## Given data:
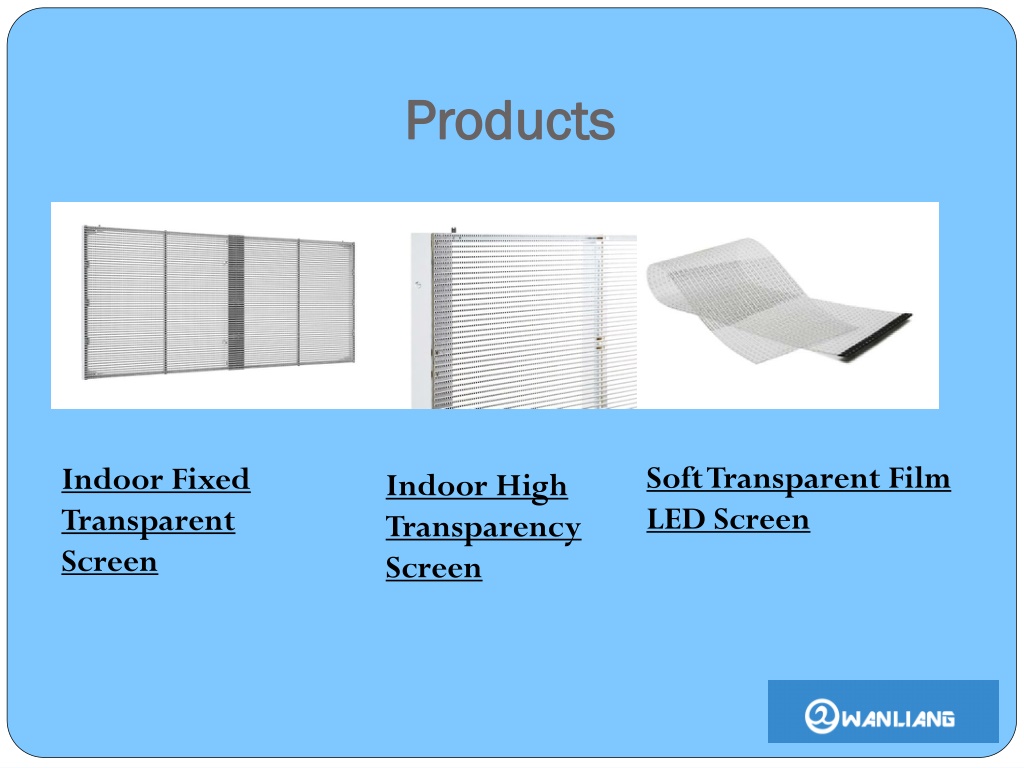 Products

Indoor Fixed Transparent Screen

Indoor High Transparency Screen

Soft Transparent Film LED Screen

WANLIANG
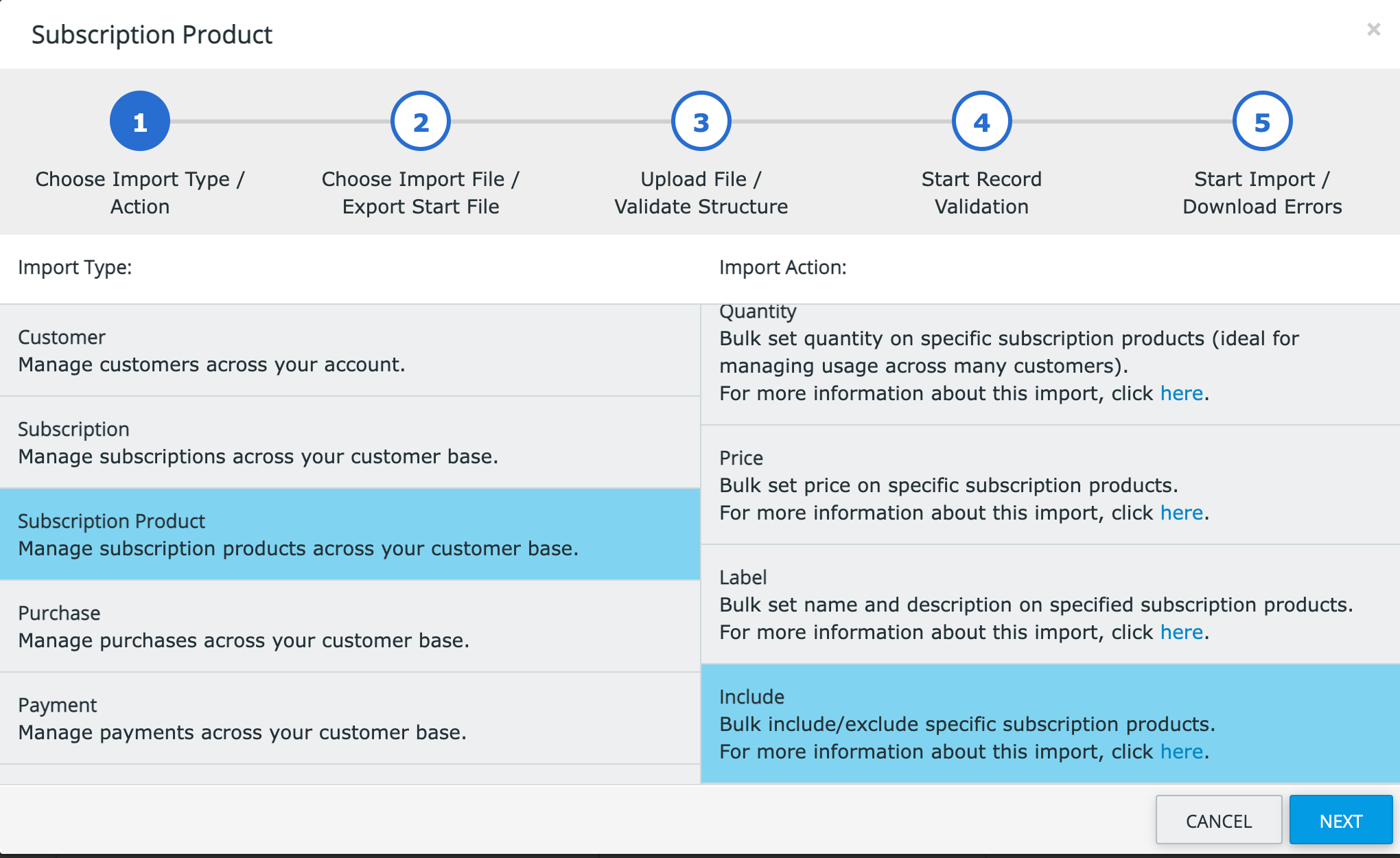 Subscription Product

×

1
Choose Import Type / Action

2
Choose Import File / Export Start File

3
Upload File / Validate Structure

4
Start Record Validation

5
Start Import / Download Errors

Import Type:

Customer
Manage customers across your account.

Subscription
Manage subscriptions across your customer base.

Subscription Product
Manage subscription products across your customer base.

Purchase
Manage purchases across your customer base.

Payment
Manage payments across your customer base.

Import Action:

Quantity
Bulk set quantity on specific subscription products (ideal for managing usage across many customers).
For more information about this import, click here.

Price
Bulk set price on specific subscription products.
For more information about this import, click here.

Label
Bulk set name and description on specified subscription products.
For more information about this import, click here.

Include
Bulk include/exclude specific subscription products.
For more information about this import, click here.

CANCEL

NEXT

## Work task:
If an entry contains a picture, leave it out and repeat the rest exactly.

## Result:
 Products

Indoor Fixed Transparent Screen

Indoor High Transparency Screen

Soft Transparent Film LED Screen

WANLIANG
 Subscription Product

×

1
Choose Import Type / Action

2
Choose Import File / Export Start File

3
Upload File / Validate Structure

4
Start Record Validation

5
Start Import / Download Errors

Import Type:

Customer
Manage customers across your account.

Subscription
Manage subscriptions across your customer base.

Subscription Product
Manage subscription products across your customer base.

Purchase
Manage purchases across your customer base.

Payment
Manage payments across your customer base.

Import Action:

Quantity
Bulk set quantity on specific subscription products (ideal for managing usage across many customers).
For more information about this import, click here.

Price
Bulk set price on specific subscription products.
For more information about this import, click here.

Label
Bulk set name and description on specified subscription products.
For more information about this import, click here.

Include
Bulk include/exclude specific subscription products.
For more information about this import, click here.

CANCEL

NEXT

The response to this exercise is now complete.